Solved – Fail to improve recall in classification

classificationcross-validationnaive bayesprecision-recall

I have a large data set with over 700,000 examples and I tried to (binary) classify the data set with Naive Bayes and Random Forest. The task was carried out in Python and Scikit-learn

data

The data set has 3 categorical variables and 5 discrete (numeric) variables. I use One hot encoder to discretize the categorical variables and the data set consists of 18 features (13 dummy variables + 5 discrete variables).

Overall, 20% examples are positive (1); 80% are negative (0).

evaluation

I used MultiNomialNB and RandomForestClassifier in Scikit-learn to classify the data set. I applied K-Fold (k=20) cross validation to the data set.

The results of both classifier were of little variance in all metrics: precision, recall, F-measure, accuracy and AUC.

  • AUC: both over 0.7
  • accuracy: both over 0.8
  • precision: both 0.5
  • recall: both 0.28

Since I am more interested in the positive, I worried about the precision and recall, which were really low.

Consequently, I tweaked the hyperparameters of the classifiers.

  • For Naive Bayes, the only parameter alpha had no effect at all since the size of examples were so big.
  • For Random Forest, I changed the number of estimators from 5 to 30, and the number of max features. But the precision and recall did not exceed 0.28.

question

What is the probable reason for such low recall and precision? How could I improve recall?

Best Answer

You're looking for reasons why your precision and recall are low, but your accuracy doesn't look that great either. A classifier that labels every example a zero would have an accuracy of 80%, which is close to what yours is.

I've built very few models in my professional life that were as predictive as I wanted them to be. There's a lot left unstated in the problem statement, but I'd venture that there is uncertainty that no amount of parameter tweaking is going to solve. Finding new or better features may be of more help, but that can be hard or expensive work.

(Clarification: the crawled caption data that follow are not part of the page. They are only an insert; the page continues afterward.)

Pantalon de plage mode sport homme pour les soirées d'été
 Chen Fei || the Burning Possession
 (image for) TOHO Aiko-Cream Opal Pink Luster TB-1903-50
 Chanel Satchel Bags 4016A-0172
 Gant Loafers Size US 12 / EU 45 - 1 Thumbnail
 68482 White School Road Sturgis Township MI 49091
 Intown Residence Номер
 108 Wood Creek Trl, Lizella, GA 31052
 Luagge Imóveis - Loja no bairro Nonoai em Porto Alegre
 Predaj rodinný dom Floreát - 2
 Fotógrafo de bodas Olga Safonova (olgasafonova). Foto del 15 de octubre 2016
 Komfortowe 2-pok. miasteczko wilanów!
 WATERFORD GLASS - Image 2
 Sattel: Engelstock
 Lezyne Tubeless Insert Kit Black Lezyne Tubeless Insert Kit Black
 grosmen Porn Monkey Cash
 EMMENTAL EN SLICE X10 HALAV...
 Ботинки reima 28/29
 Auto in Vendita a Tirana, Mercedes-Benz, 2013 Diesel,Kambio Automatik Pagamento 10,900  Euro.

Otherwise, I think you should play with the threshold that allows you to trade off recall for precision (within a single fitted model). If you're okay with "leaving money on the table," see what happens when you adjust the threshold such that the recall is 5%. Perhaps your precision will shoot up to 75% and there will still be enough positive classified cases for your needs. Or perhaps the situation is reversed and you're okay with lots of false positives, whereas you'd want to do the opposite.